Como un auténtico “chapulín” se brincó al Movimiento Ciudadano, deslumbrado por el triunfo que obtuvo Jaime Rodríguez (El Bronco) como candidato a la gubernatura en Nuevo León, quien ha resultado toda una decepción porque no has podido gobernar a su Estado y ya quiere ser también candidato independiente a la Presidencia de la República.

Por cierto, el regidor que tanto impulsó en el actual Ayuntamiento, Mario Hernández, resultó toda una decepción por su protagonismo político estéril y por la línea de confrontación personal que mantiene con la al alcaldesa Mirna Rincón.

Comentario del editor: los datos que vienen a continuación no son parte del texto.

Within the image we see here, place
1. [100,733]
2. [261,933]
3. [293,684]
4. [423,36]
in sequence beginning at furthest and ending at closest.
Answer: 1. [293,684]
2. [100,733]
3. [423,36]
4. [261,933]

Como representante popular solo ha servido…pero a sus intereses personales y cada vez que algún medio de comunicación se ocupa de su persona es para criticarlo.

Para otros políticos oportunistas ahora en receso es el patético caso de Fernando Serrano García quien luego de muchos años de militar en el PAN, más por conveniencia que por convicción, decidió renunciar a ese partido, del que fue candidato a la alcaldía, a una diputación, lo dirigió, fungió como secretario general de Gobierno en la administración del beodo ex alcalde Silvano Abarca         Macklis y fue anteriormente un cuestionado director de Seguridad Pública en el desgobierno de Luís Enrique Díaz Félix, otro de los cadáveres políticos rosaritenses, igual que el otro expresidente municipal panista, Antonio Macías Garay.

Según su proyecto político personal, pronto se incorporará a Morena para ser candidato a la diputación federal en el 2018, lo que le podría servir de “trampolín” para la alcaldía en el 2019, pero su sueño guajiro podría truncársele otra vez si no llega a ponerse de acuerdo con el dueño de Morena en Baja California, Jaime Bonilla Valdez.

El número de cadáveres políticos en Playas de Rosarito podría incrementarse al término de la cuestionada gestión del gobernador del Estado, Francisco Vega, si es que no es objeto de una feroz persecución política en caso de que no ganara la Presidencia de la República el Frente Nacional Democrático conformado por el PAN, PRD y Movimiento Ciudadano.

Y esa lista aparecería el actual coordinador de los diputados panistas en la actual Legislatura, Ignacio García Dworak, la diputada federal Jackie Nava, el mismo Silvano Abarca y otras rémoras del panismo.